[Task details]: Every line of the material must be given again verbatim. Skip the images.

[Supplied material]:
[Start of Attachment]
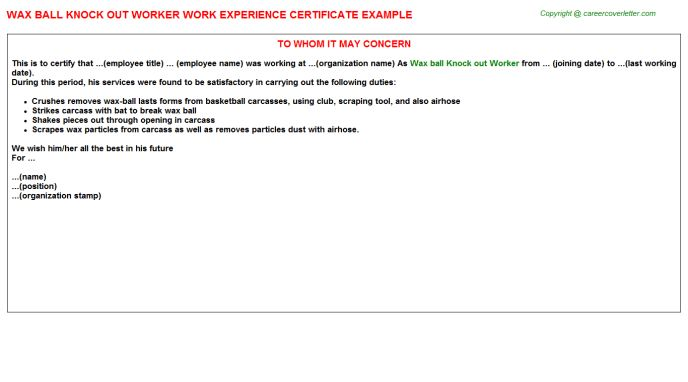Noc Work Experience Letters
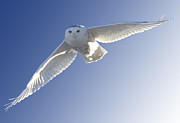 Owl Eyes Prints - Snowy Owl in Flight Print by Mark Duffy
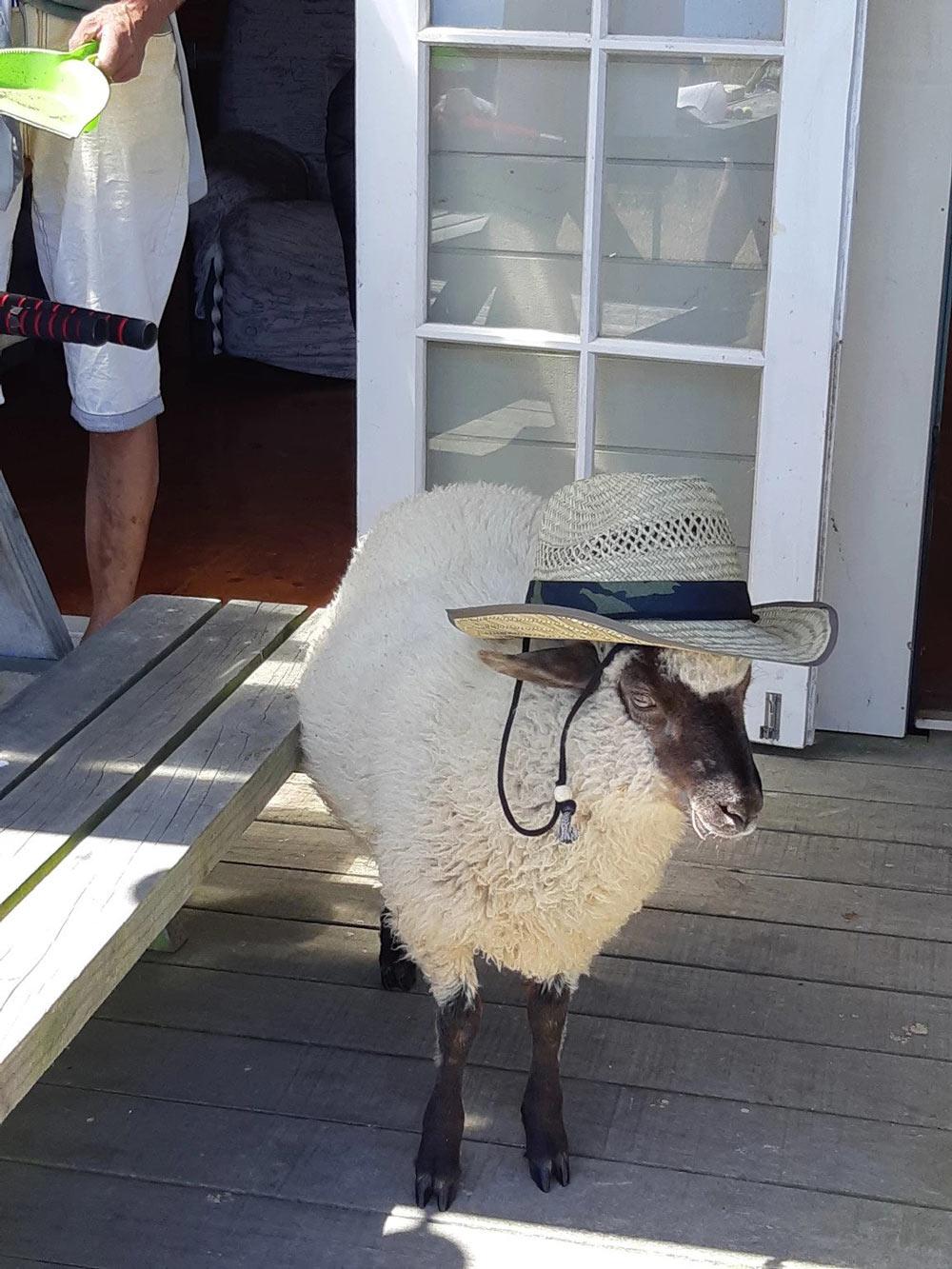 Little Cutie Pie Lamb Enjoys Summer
[End of Attachment]
[Solution to the exercise]:
Noc Work Experience Letters
 Owl Eyes Prints - Snowy Owl in Flight Print by Mark Duffy
 Little Cutie Pie Lamb Enjoys Summer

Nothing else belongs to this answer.